Preclinical evaluation of newly identified therapeutic targets in pediatric acute myeloid leukemia

01 October 2021 → 30 September 2024
Funding by bilateral agreement (private and foundations)
Research disciplines
  • Medical and health sciences
    • Hematology
    • Applied immunology
    • Hematology
    • Applied immunology
    • Cancer therapy
acute myeloid leukemia Cancer immunotherapy
Project description

Acute myeloid leukemia (AML) is a rare disease in pediatrics and the diagnosis is made in 10-15 patients per year in Belgium. Although the overall survival is improved in the previous decades, survival rates are currently not exceeding 60-70% despite intensive chemotherapy regimens and for some children also stem cell transplantation. The recent success of chimeric antigen receptor (CAR) T-cel therapy directed towards CD19 and the CD19-Bispecific T-cell Engager (BiTE) Blinatumomab in the treatment of B-cell acute lymphoblastic leukemia (ALL) has demonstrated the feasibility of applying immunotherapies in childhood cancer, but also highlighted some of the pitfalls that may be encountered in its early phase development. The fundamental biological factor limiting the extension of immunotherapy for the treatment of AML is the lack of a leukemia-specific antigen, or an antigen shared by haematopoietic stem and progenitor cells whose sustained depletion could be clinically tolerated.

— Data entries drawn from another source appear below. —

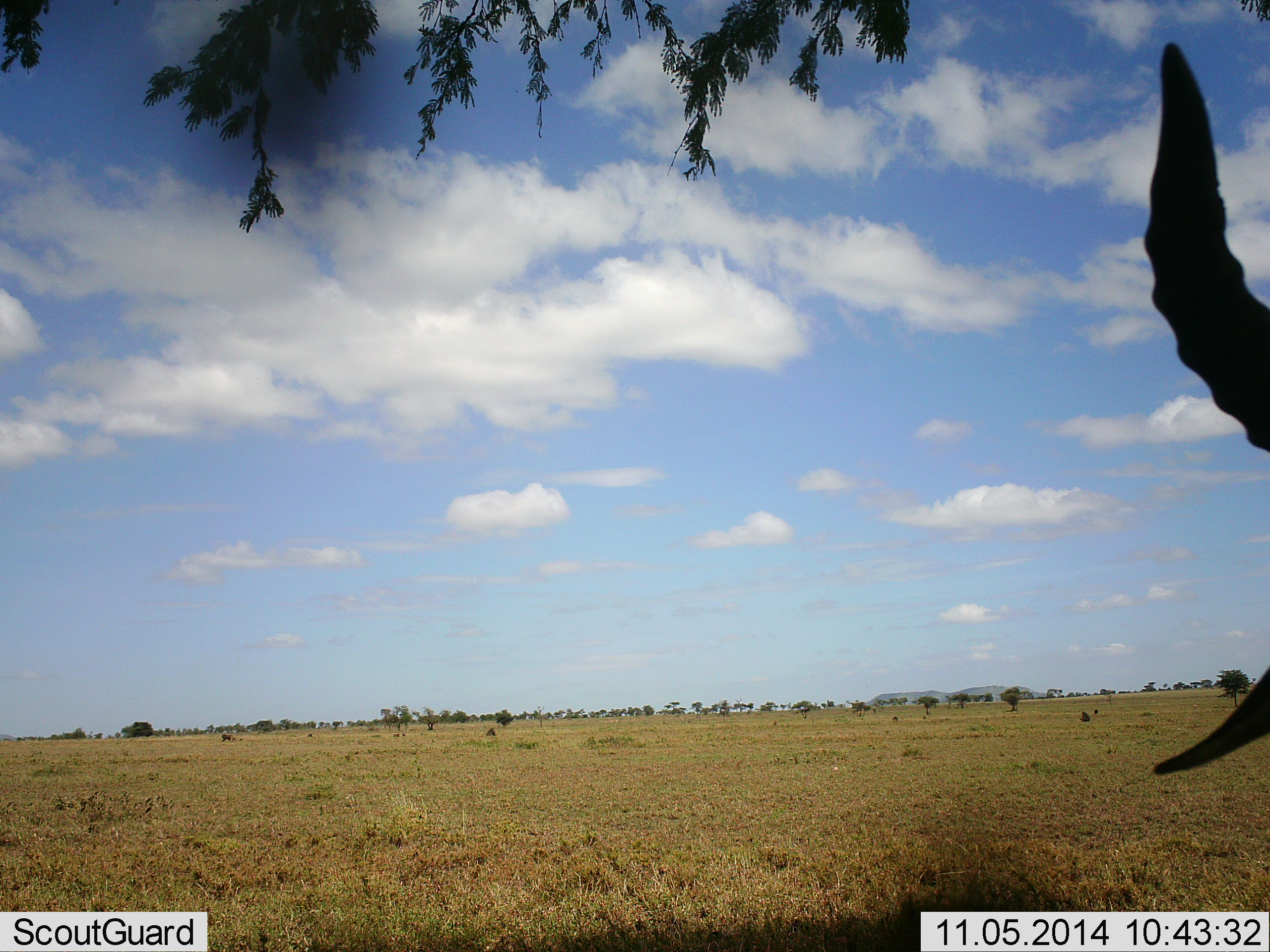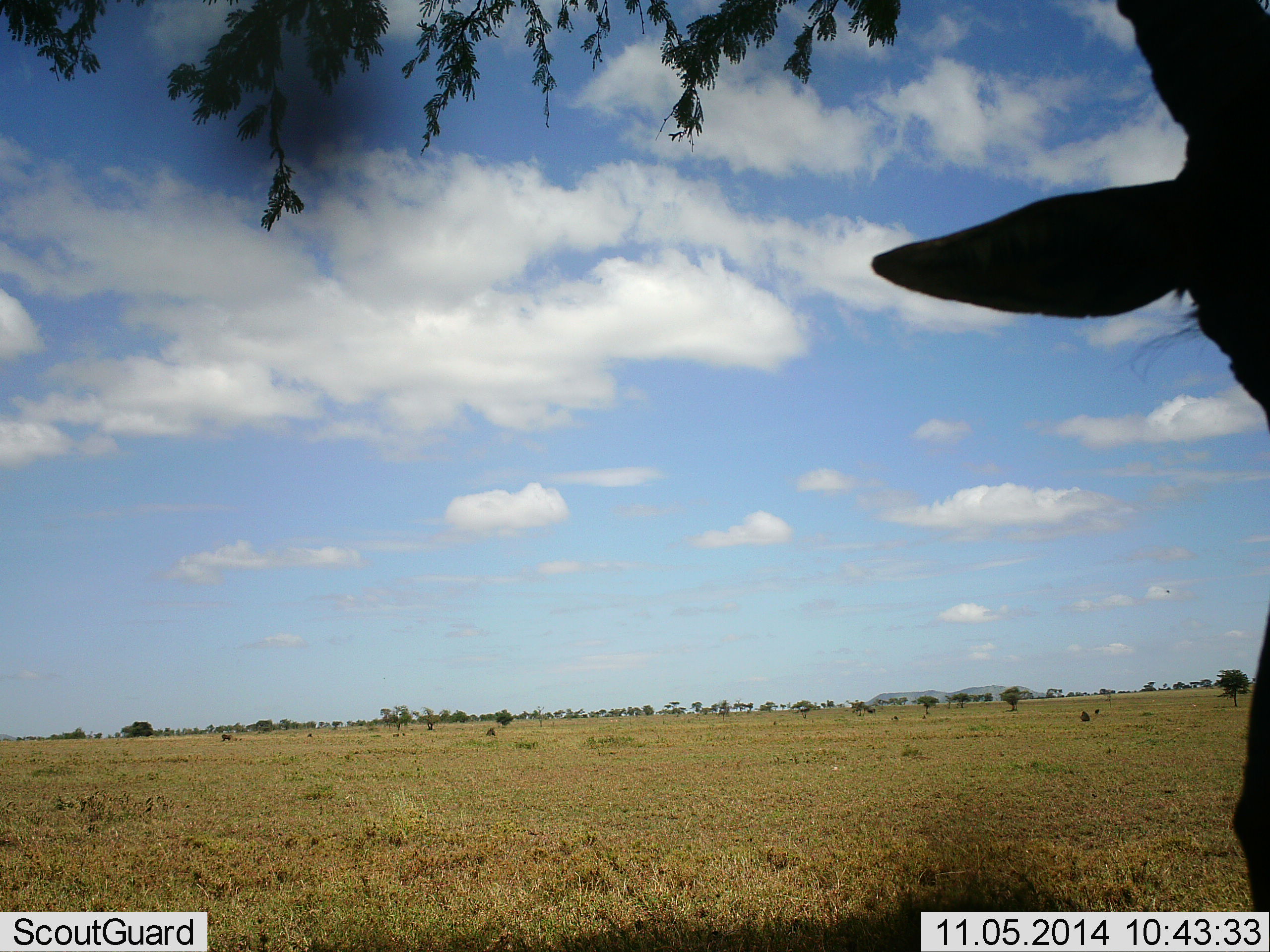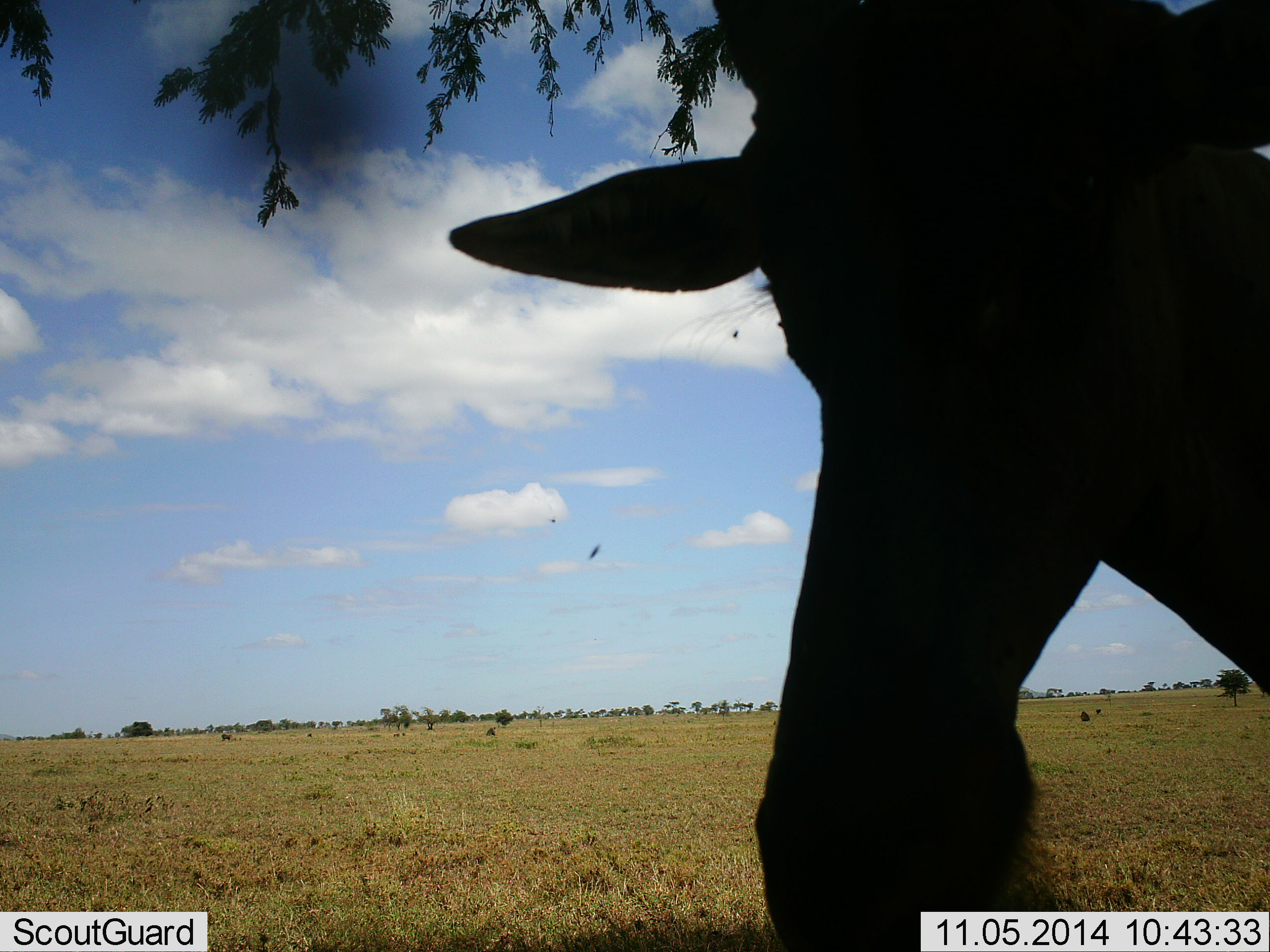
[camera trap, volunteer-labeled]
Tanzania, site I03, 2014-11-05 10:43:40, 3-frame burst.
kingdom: Animalia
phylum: Chordata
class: Mammalia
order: Artiodactyla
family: Bovidae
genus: Alcelaphus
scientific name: Alcelaphus buselaphus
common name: hartebeest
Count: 1.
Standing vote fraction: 11%.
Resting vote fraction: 0%.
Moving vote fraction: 67%.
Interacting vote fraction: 11%.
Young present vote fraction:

Within the framework of a successful previous research project (2016-2020, FWO fellowship Barbara Depreter) we obtained a global picture of the transcriptome characterizing pediatric AML, and specifically, leukemic stem cells (LSCs). We identified TARP to be highly expressed in leukemic cells, including therapy resistant LSCs, of a subgroup of patients, while absent in normal counterparts (Depreter et al., 2019; Depreter et al. 2020).

TARP expression is only found in a subset of pediatric AML (FLT3-ITD AML; +/- 15% of all cases) which will limit its clinical applicability, and translation to clinical studies will be hampered by competing phase 2-3 trials using FLT3-inhibitors in the same patient cohorts. Therefore, we will focus on other prime candidate immunotargets (EMP1 and ANXA2) that were already identified in the above-mentioned research project evaluating the transcriptome of pediatric AML disease. In the current project, we wish to use the experiences gained through TARP evaluation to further investigate the potential of these additional targets. This will contribute to development of a broader arsenal of novel therapeutic options for relapsed pediatric AML. The feasibility and progress of this project will benefit strongly from the experimental pipeline in place, and hurdles already taken in the TARP project.